#### EXCERPTED PASSAGE:
*** Begin section ***

A hip replacement is the last resort when it comes to a damaged hip. Prior to invasive surgery, doctors will recommend everything, from physical therapy to stem cell treatments, in order to see if a hip replacement can be avoided. Some patients, however, simply have too much wear-and-tear on a hip. Even the best and latest stem cell treatment and technology cannot prevent surgery in these cases.
Choosing a hip replacement device is a decision that you and your surgeon will make together, but you need to be your own advocate to ensure that you find the best hip replacement device for your body. After all, you wouldn’t want to put the wrong material into your body and pay the price for years to come. Important characteristics to look for when choosing your hip replacement should include multiple of the following.
What You Should Look For
- Whether or not the surgeon has used the implant before
- Whether or not the joint lasts 15-20 years
- If the material allows you to perform your normal activities and motions
- If the material is safe
Your surgeon should walk you through all of these issues and confirm that you are comfortable. The hip replacement device is going to be a part of you; doing your due diligence regarding what is going into your body is the least that you can do for your health.
Another issue you should be aware of is wear particles. Over time materials wear down; that is a fact that neither you nor your surgeon can control. Many surgeons want to avoid this conversation, but the reality is that pieces of material used in your hip replacement will end up in your bloodstream. Why is that? Simply put: two materials that forcefully make contact with each other over a long period of time will grind each other down. This is something you and your surgeon need to have a candid conversation about.
Let’s talk about the material categories that you will encounter when considering a hip replacement, as well as the positives and negatives of each.
Metal-on-metal hip replacement devices are no longer FDA-approved in the United States as of May 16th, 2016. The FDA believed there was sufficient evidence that these hip replacement devices were riskier than other devices on the market.
The device was put under scrutiny for good reason; the metal joint and socket would rub together and release metal ions into your bloodstream. These ions would subsequently lead to a wide variety of issues, including kidney disease and neurological damage. It appears that these hip replacement devices are extinct and there are no plans for them to return.
If your surgeon recommends a metal-on-metal hip replacement, pack your bags and run –– or hobble –– for the hills.
Metal-on-polyethylene is one of the least desirable hip replacement devices (besides metal-on-metal). Both metal and polyethylene are subject to wear particles, and the plastic and metal contaminants that will envelope your entire joint are a cause for concern. Nevertheless, metal-on-polyethylene still remains the second most popular hip replacement device.
Two areas where the metal-on-polyethylene implant performed as well as the more impressive ceramic-on-ceramic implant? Hip function and the lack of deep infection.
Any hip replacement device with either a metal socket or ball will result in metal wear particles in your bloodstream. Ceramic is one of the best materials that can be used in a hip replacement, but when paired with a metal socket it quickly falls to the back of the pack.

*** End section ***

#### AVAILABLE DATA:
*** Begin section ***

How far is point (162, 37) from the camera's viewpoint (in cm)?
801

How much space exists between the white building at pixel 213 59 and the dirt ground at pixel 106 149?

*** End section ***

#### YOUR OBJECTIVE:
Copy the passage of the hip replacement article above, between "Metal-on-polyethylene is one" and "of the pack.", inclusive.

#### SOLVED EXERCISE:
Metal-on-polyethylene is one of the least desirable hip replacement devices (besides metal-on-metal). Both metal and polyethylene are subject to wear particles, and the plastic and metal contaminants that will envelope your entire joint are a cause for concern. Nevertheless, metal-on-polyethylene still remains the second most popular hip replacement device.
Two areas where the metal-on-polyethylene implant performed as well as the more impressive ceramic-on-ceramic implant? Hip function and the lack of deep infection.
Any hip replacement device with either a metal socket or ball will result in metal wear particles in your bloodstream. Ceramic is one of the best materials that can be used in a hip replacement, but when paired with a metal socket it quickly falls to the back of the pack.